Se, a mo’ di conclusione, le élites statunitensi avessero voluto davvero mostrare al paese e al mondo un cambiamento simbolico reale e forte (non parlo di un cambiamento di Sistema, che soltanto una rivoluzione potrebbe suscitare), non avrebbero scelto un meticcio il cui padre non era nemmeno un discendente di schiavi. Avrebbero, invece, scelto un indiano, un pellerossa. I neri sono, malgrado loro, il prodotto della conquista del potere bianco negli Stati Uniti. Nonostante siano da sempre stati vittime di un duro e ostentato razzismo da parte dei bianchi, hanno partecipato nondimeno da soldati americani alla conquista del West, senza preoccuparsi troppo della sorte genocida riservata agli Amerindi.
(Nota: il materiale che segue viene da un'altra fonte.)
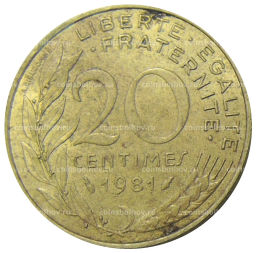 20 сантим 1981 года Франция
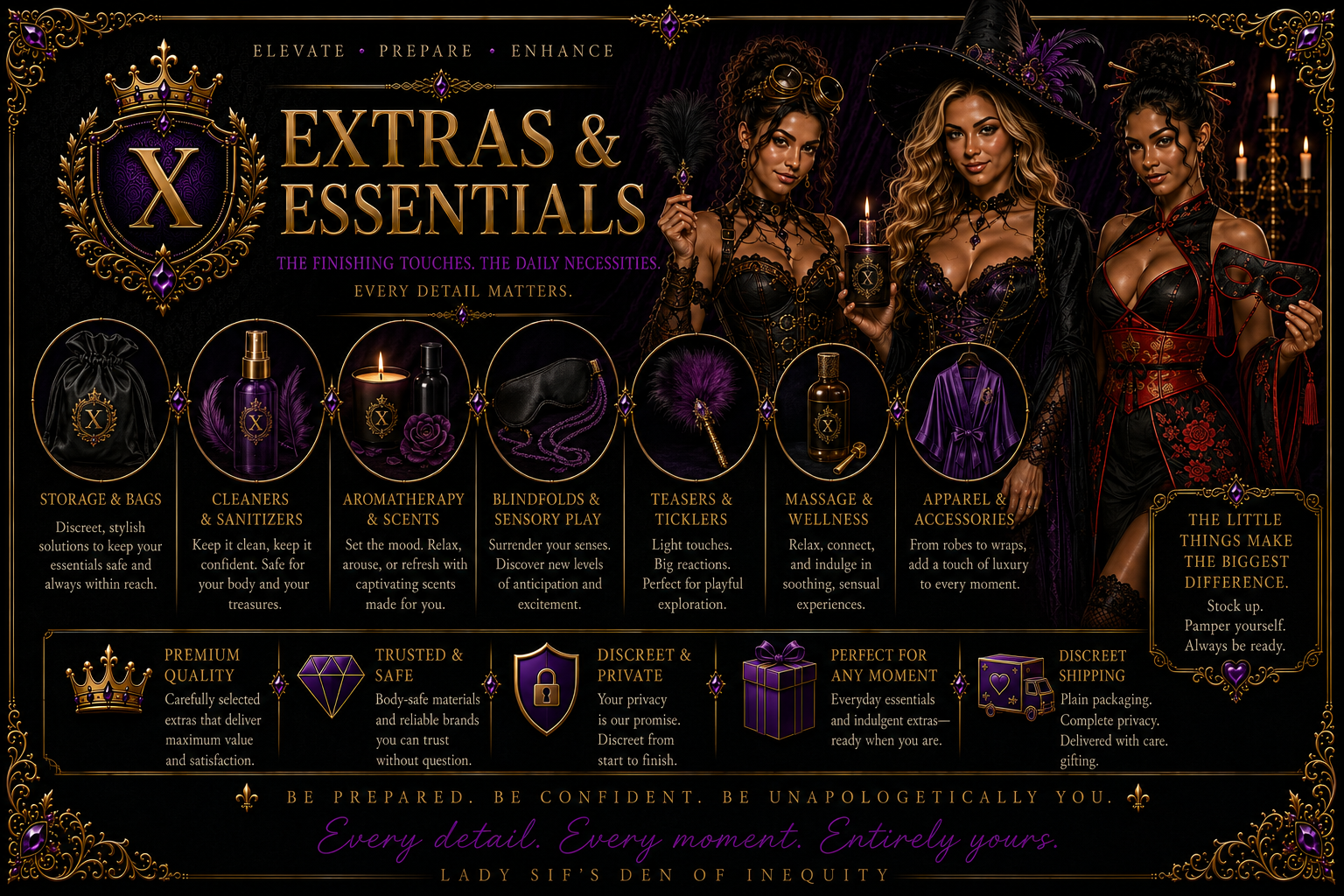 Extras & Essentials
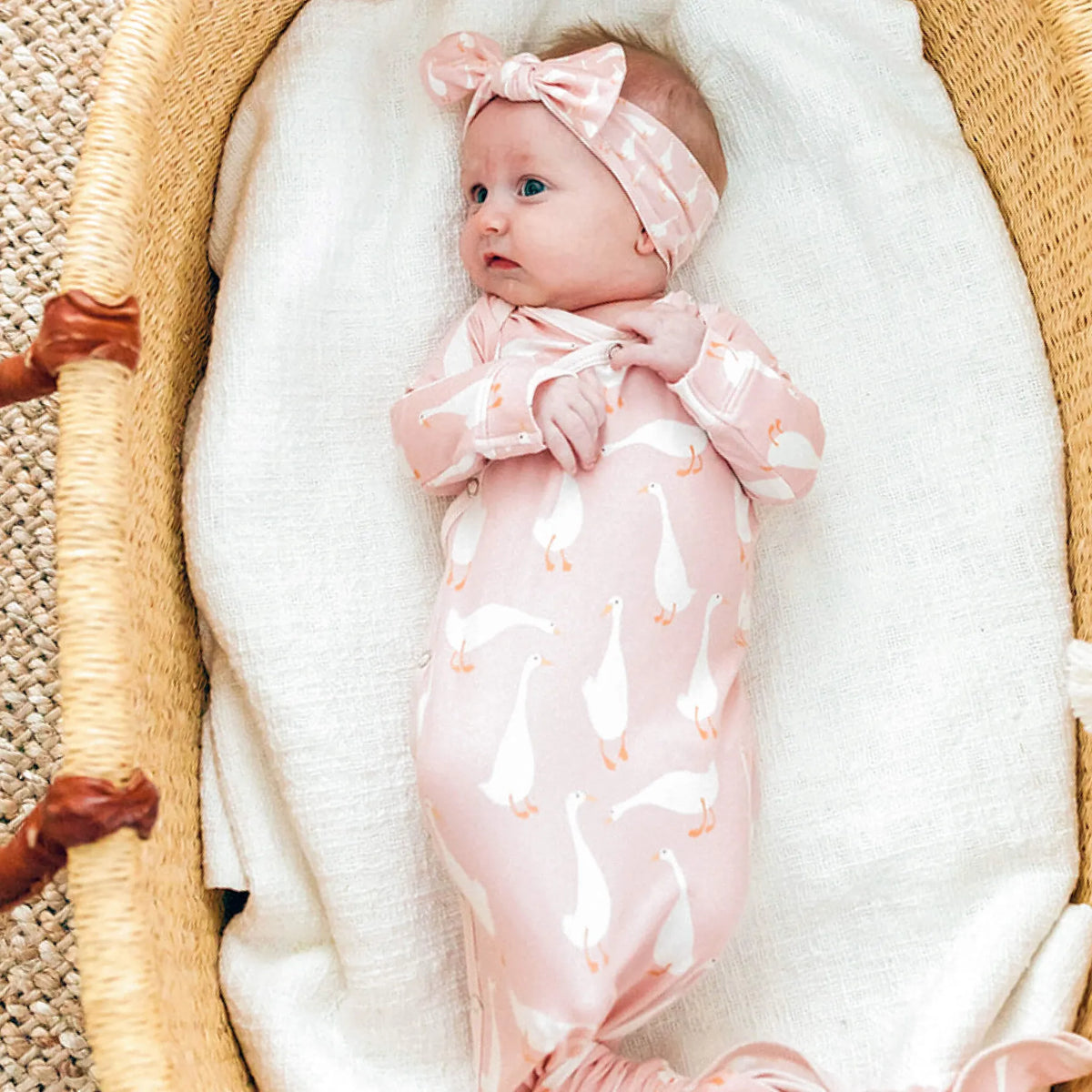 Goosie Newborn Knotted Gown Copper Pearl Lil Tulips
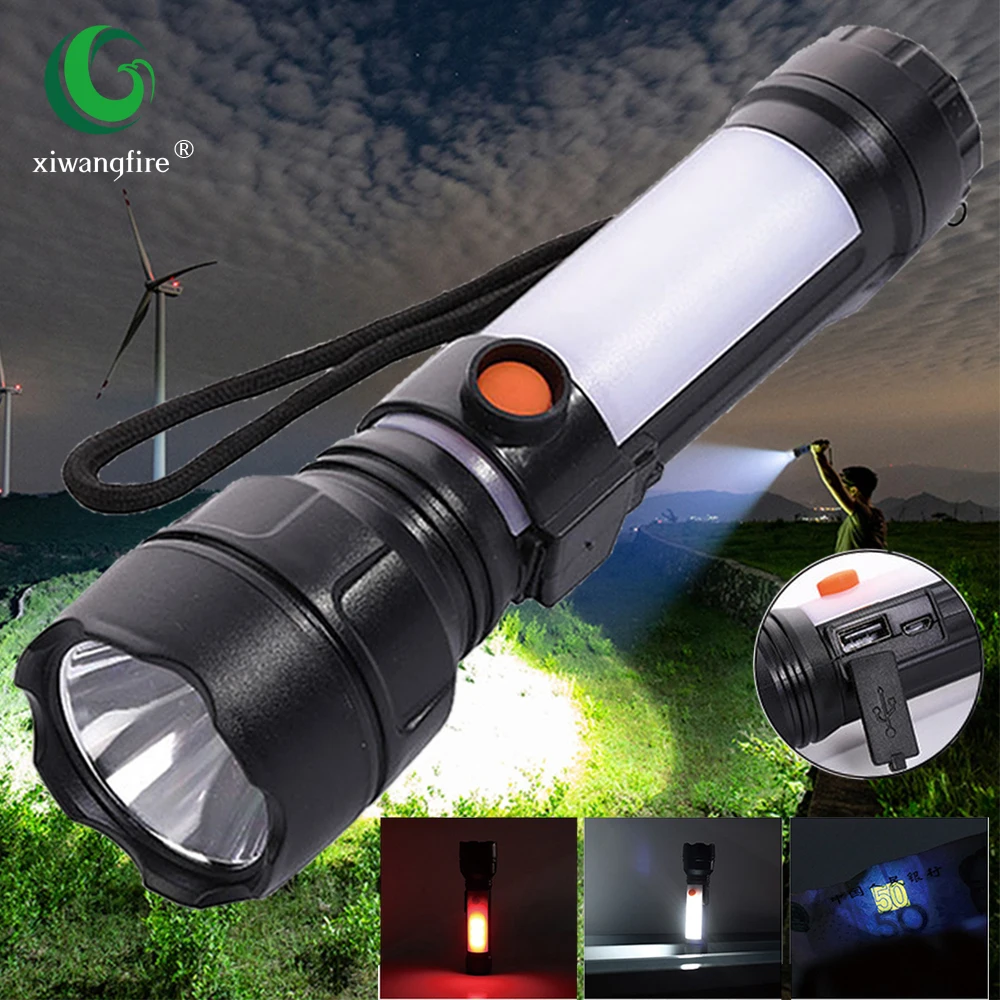 T6 LED Outdoor Flashlight Long-range Strong Light Searchlight Multifunctional Work Light ABS Magnetic Flashlight Torch Lighter
T6 LED Outdoor Flashlight Long-range Strong Light Searchlight Multifunctional Work Light ABS Magnetic Flashlight Torch Lighter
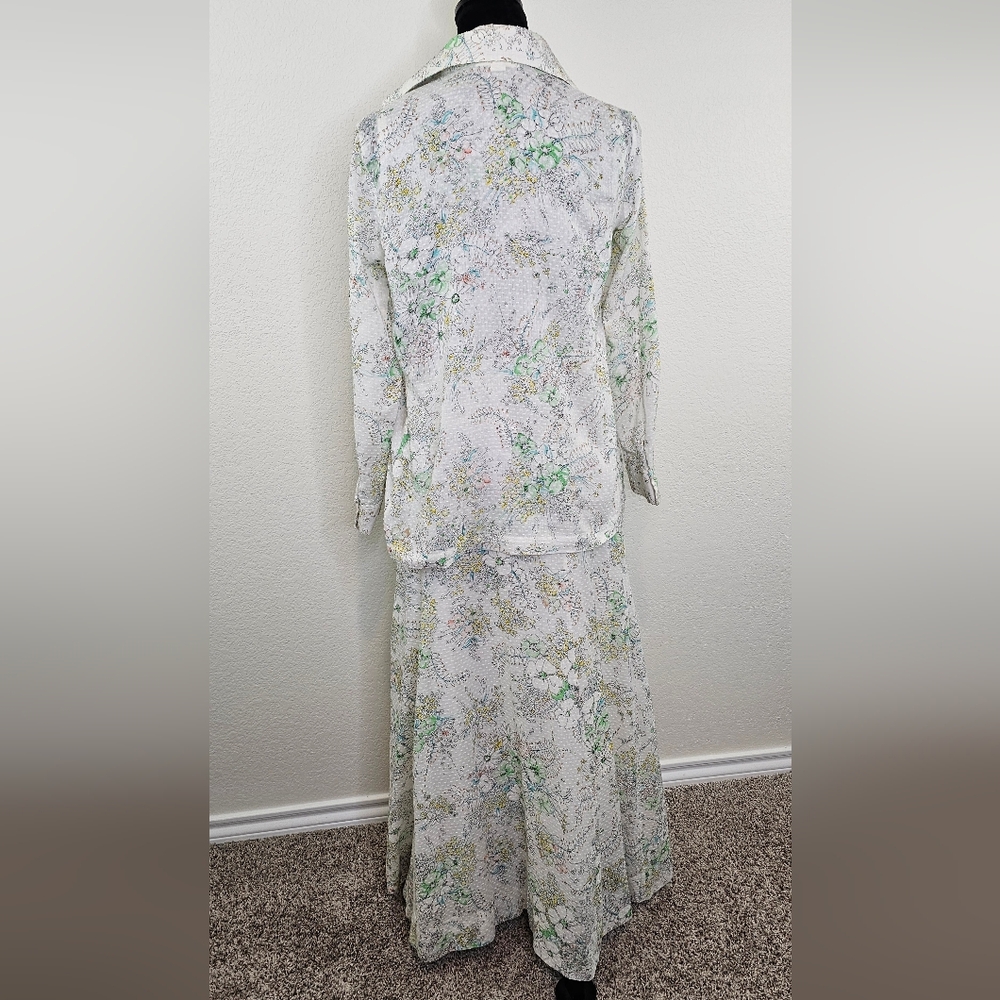 Koret California VINTAGE 70'S Cottage 3 Pc Skirt Set 10/12 - Picture 5 of 14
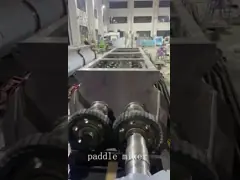 Гипсовый порошок руды порошок смешивающий гребля сушильщик Сушка и охлаждение video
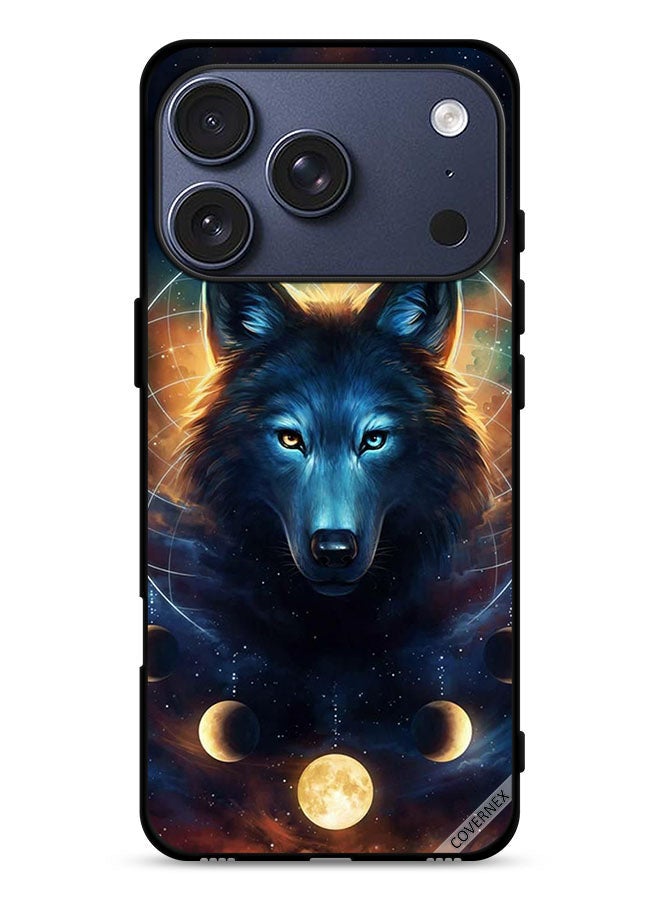 Covernex Apple iPhone 17 Pro Protective Case Cover Wolf In Space - Image 1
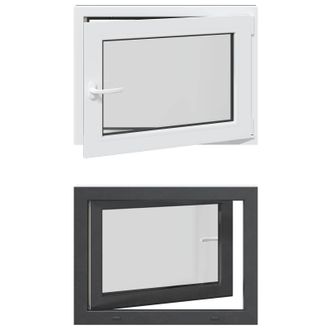 vidaXL Colore Interno Della Finestra Del Seminterrato Bianco Risor Vidaxl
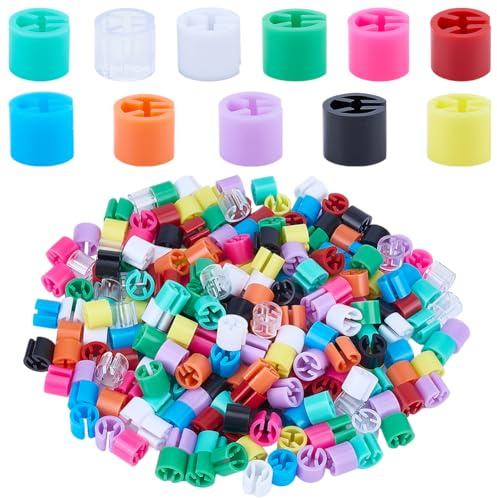 craspire 220 Stück 11 Farben Gelbe Kleiderbügelmarkierungen Kleidergrößen Kleiderbügeletiketten Schwarz Rot Bunte Kleine Säulen Aus Kunststoff Kleidercode Organizer Clips Für Drahtbügel Kleidung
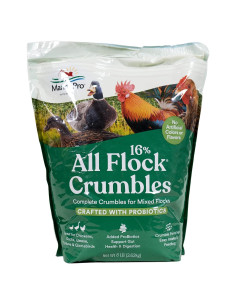 Alimento para Aves Manna Pro All Flock 3.63 kg - 16% Proteína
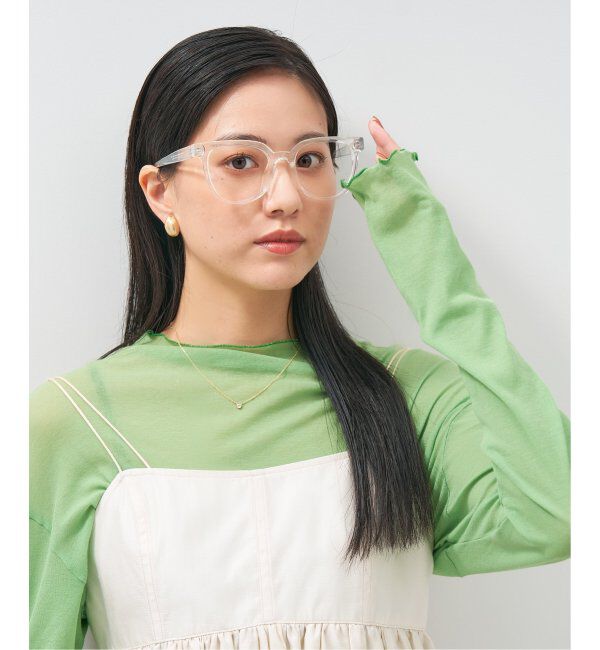  「ウェリントン型 メガネ│大きめ プラスチックフレーム│小顔効果 ビッグシェイプ｜ レンズ交換券付」|メガネ|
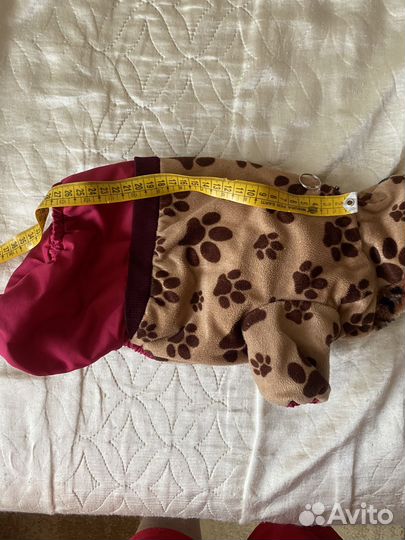 Зимний комбинезон для маленькой собаки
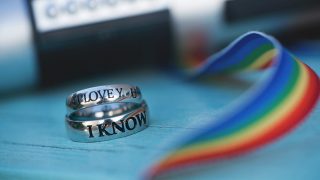 Nikki and Jake’s wedding rings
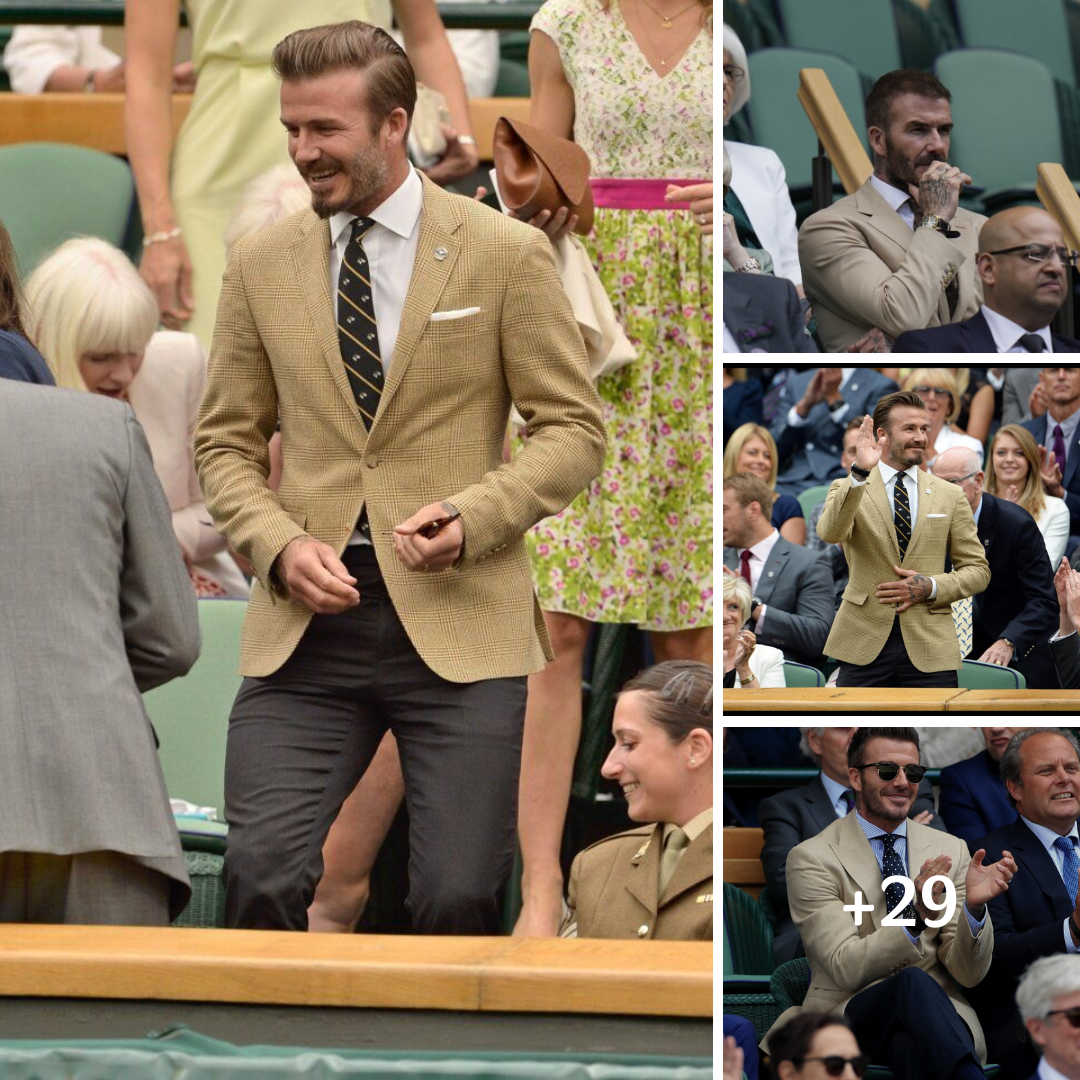 David Beckham sits in Royal Box at Wimbledon a day after Princess Kate made an appearance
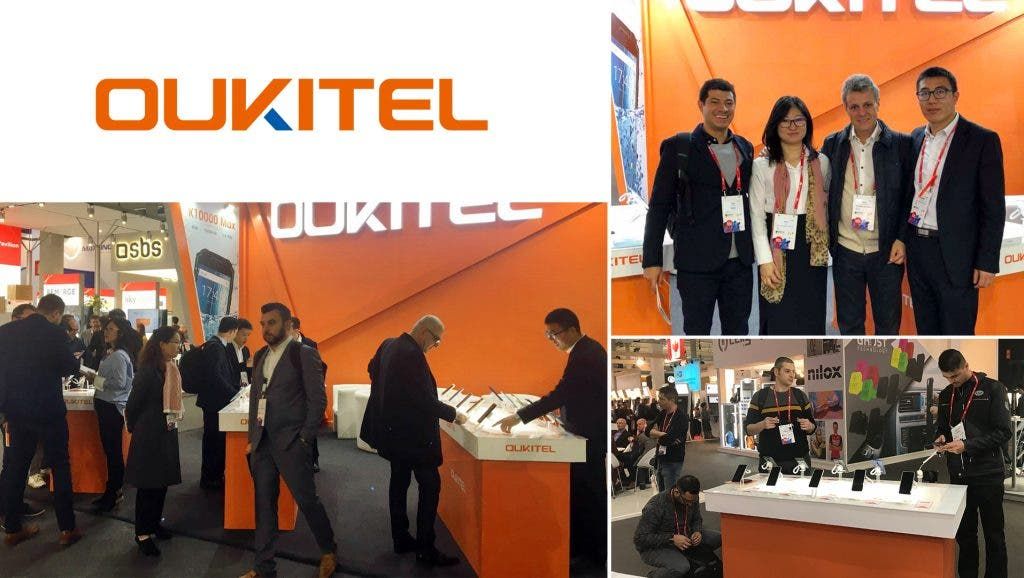 OUKITEL showcases their smartphone models at the MWC 2018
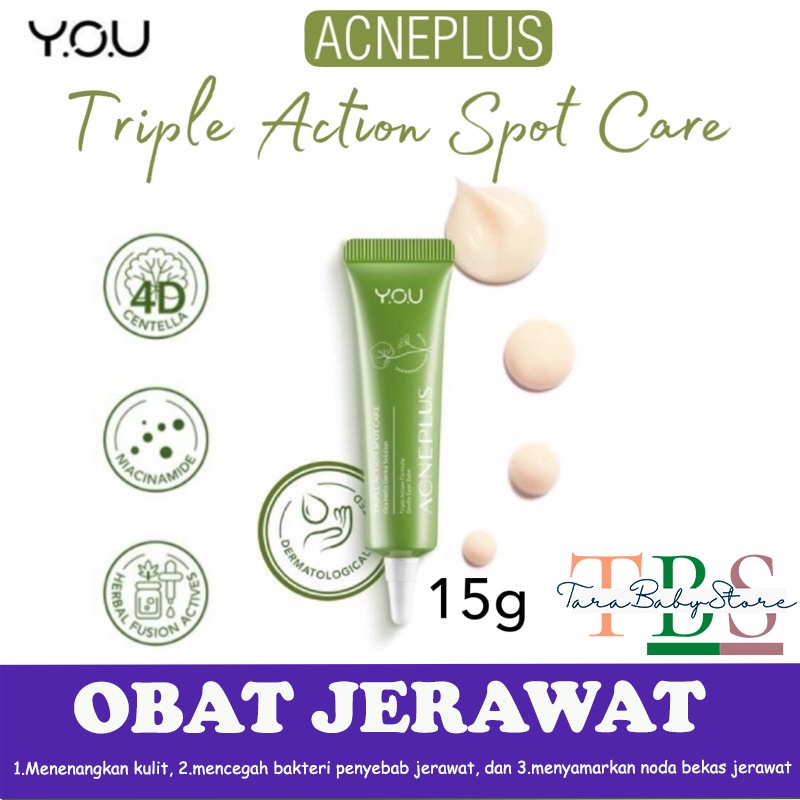 YOU ACNE 4-in-1 Bundle | Acneplus Toner, Spot Care, Moisturizer &amp; Hy!Amino Facial Wash | Skincare Set Anti Jerawat Sabun Cuci Muka [TARABABYSTORE]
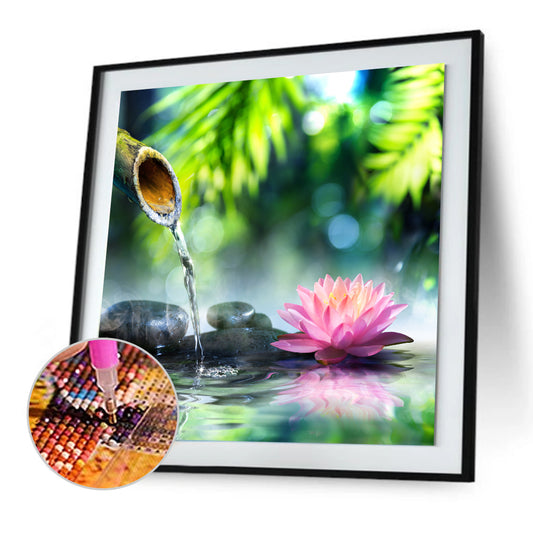 Lotus - Full Round Drill Diamond Painting 30*30CM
E questo è solo un esempio, perché i neri hanno, ormai da secoli, sempre cercato di sopportare questo celato razzismo pur di vivere nell’American dream da schiavi e scomunicati ma comunque americani. Schiavi sì, ma del loro stesso destino, che loro stessi hanno scelto.
Gli Indiani d’America tutti, invece, pur avendo subìto unosterminio totale (si parla di circa 70 milioni di persone!), hanno sempre combattuto con indomito coraggio ed infinito onore contro l’invasione bianca, coprendosi di gloria per sempre.
Se l’élite avesse desiderato dare un simbolo forte di un’America che riconosceva il debito con gli autoctoni che i suoi padri hanno spogliato delle loro terre, della loro dignità, cultura e delle loro credenze, avrebbero dovuto promuovere al posto supremo un indiano. Io, personalmente, l’avrei comunque vissuta come un’ennesima presa in giro (prima ti stermino, poi ti metto al comando, tanto comando sempre io…) ma almeno una presa in giro che tiene conto della storia. Ma non poteva farlo, non poteva agire così, avrebbe implicitamente ma automaticamente provato l’illegittimità del potere bianco sui popoli autoctoni. E tutte quelle guerre poi? Non sarebbero state più giuste e democratiche! Allora, meglio Obama. E togliamoci il pensiero.